AA/ Beyrouth/ Hamza Tekin
La Commission économique et sociale pour l'Asie occidentale (CESAO) a estimé, mercredi dans un rapport, que les pertes de l’économie syrienne en 2015 s’élèveront à 237 milliards de dollars, en cas de poursuite de la guerre.
Ce qui a été réalisé au cours des décennies de développement a été gaspillé durant trois années, à cause de la guerre en Syrie, a constaté le rapport intitulé «Le coût du conflit syrien : l’impact macroéconomique et sur les OMD», qui a été présenté au siège de la CESAO à Beyrouth. « Le PIB de la Syrie a fléchi à 33.4 milliards de dollars en 2013, contre 60.1 milliards de dollars en 2010, soit une baisse de 44.4%», a précisé le rapport.

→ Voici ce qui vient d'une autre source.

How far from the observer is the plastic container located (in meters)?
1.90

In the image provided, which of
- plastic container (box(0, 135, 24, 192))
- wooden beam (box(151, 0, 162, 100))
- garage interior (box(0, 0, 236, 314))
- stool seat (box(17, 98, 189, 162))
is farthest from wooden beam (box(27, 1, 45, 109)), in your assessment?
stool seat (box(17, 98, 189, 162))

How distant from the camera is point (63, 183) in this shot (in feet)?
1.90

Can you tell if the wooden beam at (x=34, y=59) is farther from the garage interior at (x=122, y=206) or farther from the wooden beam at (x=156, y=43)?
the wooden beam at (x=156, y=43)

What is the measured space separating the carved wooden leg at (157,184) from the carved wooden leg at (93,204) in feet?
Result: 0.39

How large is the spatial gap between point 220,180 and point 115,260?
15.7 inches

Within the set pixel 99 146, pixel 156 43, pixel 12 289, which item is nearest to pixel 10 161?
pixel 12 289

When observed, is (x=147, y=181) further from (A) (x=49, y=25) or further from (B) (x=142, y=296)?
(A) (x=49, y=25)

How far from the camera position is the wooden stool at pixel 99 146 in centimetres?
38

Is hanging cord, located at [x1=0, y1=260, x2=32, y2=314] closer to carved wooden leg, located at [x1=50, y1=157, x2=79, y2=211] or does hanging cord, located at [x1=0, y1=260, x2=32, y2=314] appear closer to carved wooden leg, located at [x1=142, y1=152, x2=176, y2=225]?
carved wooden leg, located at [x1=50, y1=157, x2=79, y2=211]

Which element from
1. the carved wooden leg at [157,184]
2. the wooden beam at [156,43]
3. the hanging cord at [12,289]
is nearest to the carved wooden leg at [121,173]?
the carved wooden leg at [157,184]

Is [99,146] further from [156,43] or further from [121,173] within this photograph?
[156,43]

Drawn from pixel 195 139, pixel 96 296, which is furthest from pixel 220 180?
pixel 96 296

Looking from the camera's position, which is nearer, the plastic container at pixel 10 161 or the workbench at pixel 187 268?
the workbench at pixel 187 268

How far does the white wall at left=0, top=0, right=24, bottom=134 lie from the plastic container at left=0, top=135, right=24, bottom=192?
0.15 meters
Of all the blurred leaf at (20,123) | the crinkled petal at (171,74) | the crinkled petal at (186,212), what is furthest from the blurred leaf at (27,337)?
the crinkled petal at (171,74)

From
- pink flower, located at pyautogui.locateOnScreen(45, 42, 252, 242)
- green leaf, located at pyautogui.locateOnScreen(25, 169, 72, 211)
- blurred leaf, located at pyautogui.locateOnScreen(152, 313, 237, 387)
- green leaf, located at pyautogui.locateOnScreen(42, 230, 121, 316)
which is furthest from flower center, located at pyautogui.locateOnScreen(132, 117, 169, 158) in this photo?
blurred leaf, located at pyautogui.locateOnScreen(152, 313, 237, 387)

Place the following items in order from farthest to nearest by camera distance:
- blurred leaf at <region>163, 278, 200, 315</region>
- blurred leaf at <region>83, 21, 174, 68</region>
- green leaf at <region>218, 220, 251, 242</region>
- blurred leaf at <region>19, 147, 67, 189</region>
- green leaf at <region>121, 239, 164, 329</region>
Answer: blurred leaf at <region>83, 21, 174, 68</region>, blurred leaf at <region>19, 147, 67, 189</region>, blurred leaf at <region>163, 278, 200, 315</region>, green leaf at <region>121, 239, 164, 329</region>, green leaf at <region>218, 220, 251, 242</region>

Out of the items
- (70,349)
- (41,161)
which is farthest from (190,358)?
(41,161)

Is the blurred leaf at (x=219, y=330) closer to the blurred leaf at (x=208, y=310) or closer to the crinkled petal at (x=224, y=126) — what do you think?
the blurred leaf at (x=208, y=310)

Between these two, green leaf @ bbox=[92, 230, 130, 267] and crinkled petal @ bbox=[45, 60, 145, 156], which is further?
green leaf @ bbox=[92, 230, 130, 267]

Au cours de la même année 2013, le taux d’inflation s’est envolé de 90% alors que les exportations et les importations ont chuté respectivement de 95% et 93% par rapport à leurs niveaux en 2010, a ajouté dans ce rapport, l’économiste en chef de la CESAO, Abdallah al-Dardri.
Les Syriens souffrent désormais de maladies «qu’ils avaient oubliées», notamment la tuberculose, la brucellose, la méningite, la rougeole, la poliomyélite, ainsi que «l’exacerbation d’autres maladies», à l’instar de l’Hépatite virale, a souligné le présentateur du rapport, Khaled Abou Ismaïl, directeur du Département des politiques économiques de la CESAO.
Depuis l’avènement de la guerre en Syrie, la production pétrolière n’a cessé de régresser pour atteindre 28 mille barils par jour en 2013, contre 377 mille barils en 2008. En revanche, la production de gaz a maintenu un niveau moyen de 5.9 millions de mètres cubes par an entre 2008 et 2013, bien qu’elle ait enregistré un pic en 2010 de 8.49 millions de mètres cubes.
Le taux de chômage a été de 82% pour les jeunes âgés de 15 à 24 ans, à la fin de 2013, contre 35% en 2011.
Sur un autre plan, le rapport a mentionné que plus de 678 mille logements ont été détruits au cours des trois années de guerre.